While investment in alternative protein continued to fall in 2024, global sales of plant-based meat and dairy alternatives are up, as is interest in whole foods, according to the 2024 State of the Industry reports by industry think tank the Good Food Institute (GFI).
The annual series of reports explores the challenges and opportunities for plant-based food, fermentation-derived proteins, and cultivated meat. This year’s editions reveal a complex landscape for alternative proteins, with sales in markets like the US still declining and public investment in the industry on the rise.
Alternative proteins are part of a polarising debate in many parts of the world, punctuated by high prices and taste concerns, and enveloped by the backlash against ultra-processed foods (UPFs). However, the global performance shows promise in the market at a time when it has been portrayed as anything but.
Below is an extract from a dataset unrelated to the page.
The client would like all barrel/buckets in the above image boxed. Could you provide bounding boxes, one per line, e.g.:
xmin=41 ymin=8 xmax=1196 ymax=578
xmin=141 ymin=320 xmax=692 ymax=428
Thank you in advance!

Global plant-based sales on the rise

You’d be forgiven for thinking that sales of plant-based foods took a giant plunge, given all the coverage and discourse around them. In actuality, global sales reached $28.6B, a 5% increase from 2023.
Non-dairy alternatives dominated the market, with sales up by 5% to reach $22.4B, while meat analogues hit $6.1B (a 4% increase). After milk, meat and seafood, vegan yoghurt is the most popular category.
Europe was the leader in 2024, recording $9.7B in sales of plant-based meat, seafood and dairy, followed by Asia-Pacific ($8.9B), and North America ($7.3B), where conventional beef sales reached a record high last year.
Meat and dairy alternatives decline in the US, while whole foods shine
In the US, overall plant-based sales reached $8.1B in 2024, a 4% decline from 2023. More than a third of the market (34%) was occupied by non-dairy milk alone, whose sales dropped by 5% to $2.8B. Likewise, meat and seafood alternatives saw dollar sales fall by 7% to $1.2B, though the rate of decline was slower than in 2023.
At the same time, the demand for protein led to an increase in sales of protein powders (11%), and growing interest in whole foods resulted in a 7% hike in sales for tofu, tempeh and seitan. The biggest windfall, however, came for vegan desserts and baked goods (13%).
Plant-based eggs, meanwhile, saw a 2% increase in retail sales as avian flu wrecked chicken egg supplies in the US. This was true for foodservice too, where vegan egg sales were up by 28%. The report authors note that the data on unit sales and price changes is somewhat skewed due to the leading product in the category shifting to a larger pack size and thus a comparably higher price point.
Still in foodservice, plant-based proteins suffered a 5% decline in sales, though non-dairy milk continued its climb with a 9% growth.
Price parity and consumer reach still hindrance for the plant-based sector
Plant-based meat and seafood were 4% more expensive in 2024, versus just a 1% price hike for their conventional counterparts, widening the former’s premium to 82%.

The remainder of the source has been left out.